Task goal: Although pictures appear in the records, the copy must leave them out and match everything else exactly.

————

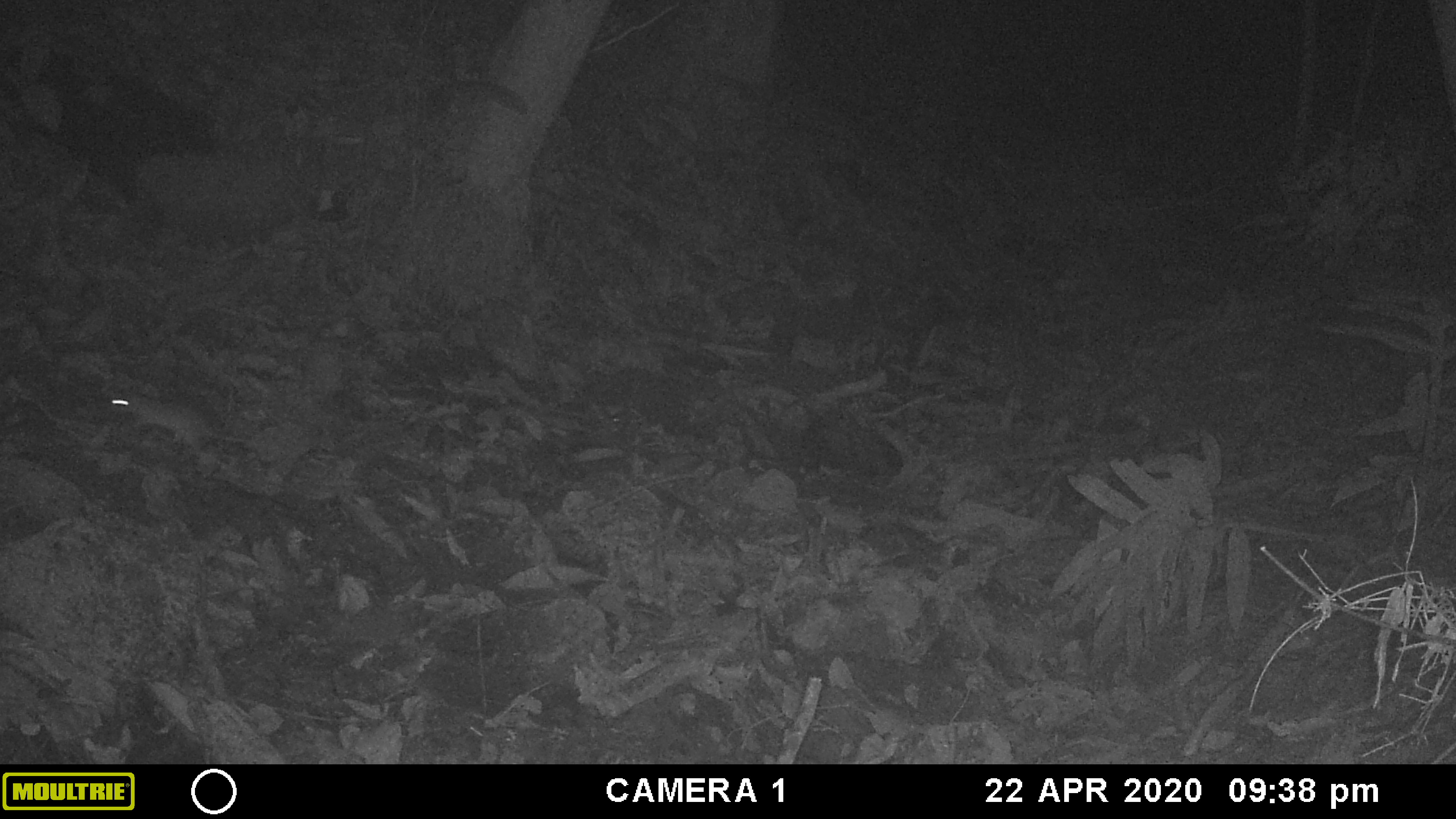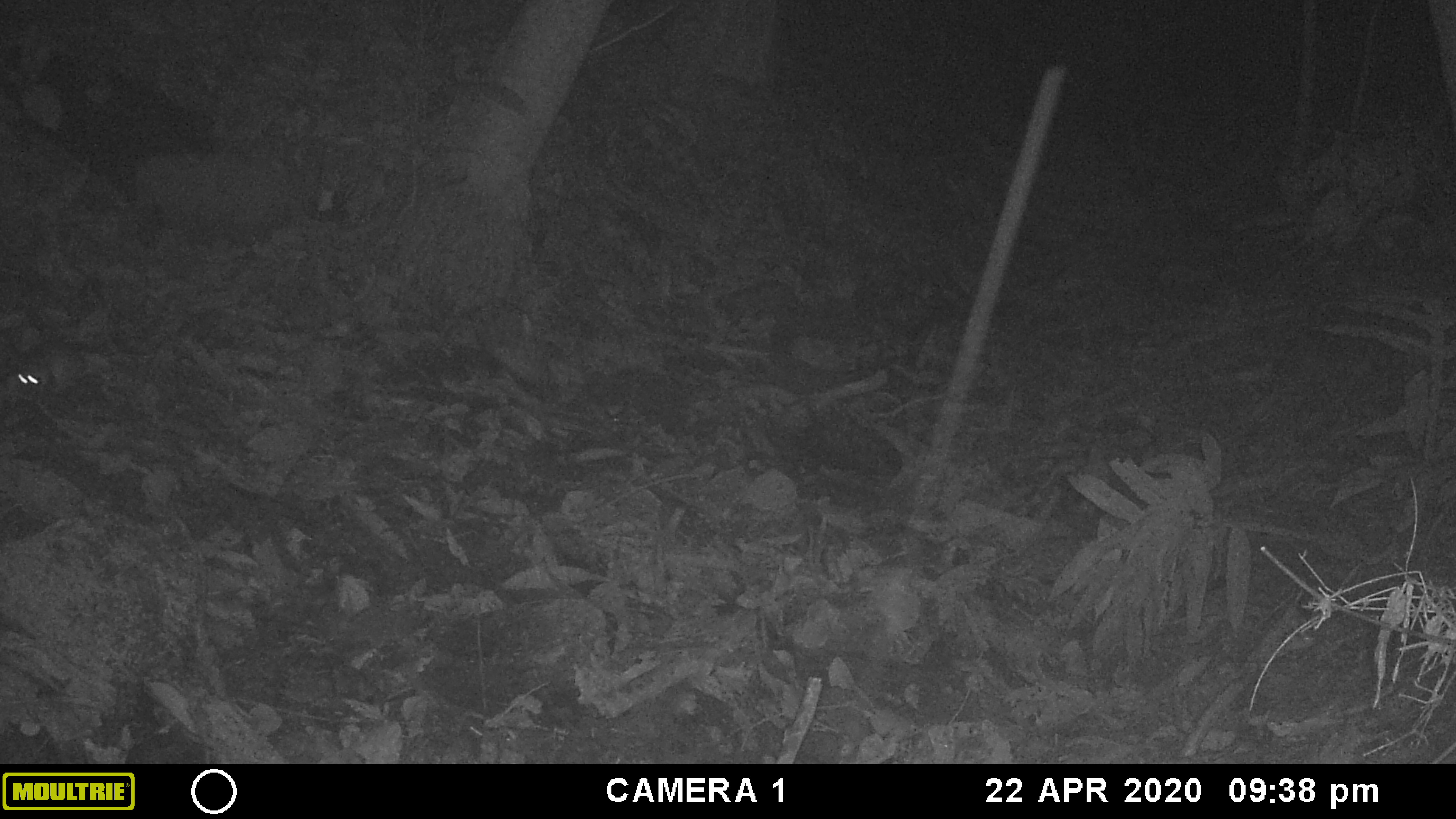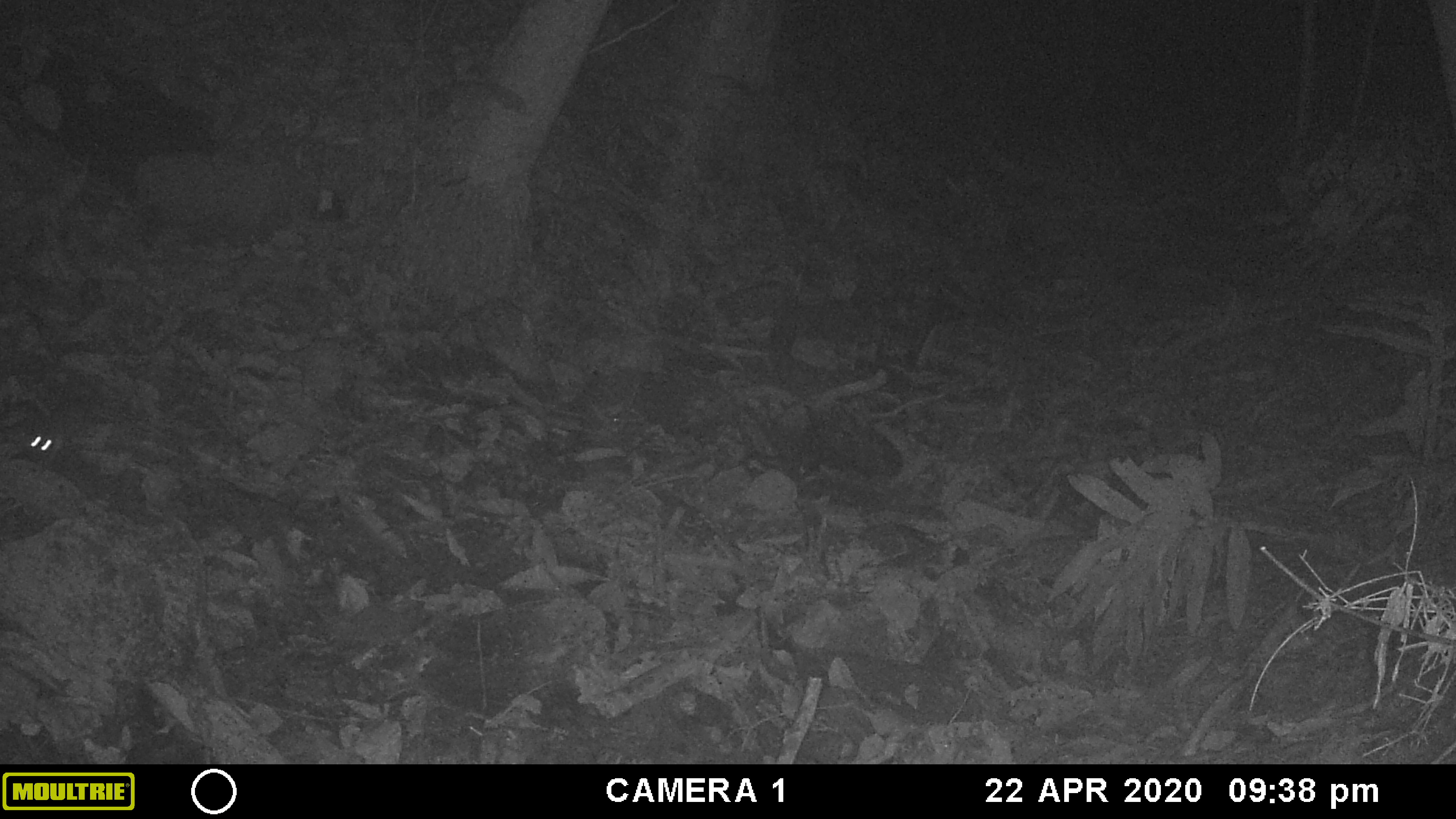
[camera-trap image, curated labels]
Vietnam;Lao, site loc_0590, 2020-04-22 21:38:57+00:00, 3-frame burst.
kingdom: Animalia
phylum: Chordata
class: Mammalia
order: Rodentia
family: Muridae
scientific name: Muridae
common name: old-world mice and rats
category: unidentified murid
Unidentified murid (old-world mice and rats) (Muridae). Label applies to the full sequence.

————

Solution to this task:
[camera-trap image, curated labels]
Vietnam;Lao, site loc_0590, 2020-04-22 21:38:57+00:00, 3-frame burst.
kingdom: Animalia
phylum: Chordata
class: Mammalia
order: Rodentia
family: Muridae
scientific name: Muridae
common name: old-world mice and rats
category: unidentified murid
Unidentified murid (old-world mice and rats) (Muridae). Label applies to the full sequence.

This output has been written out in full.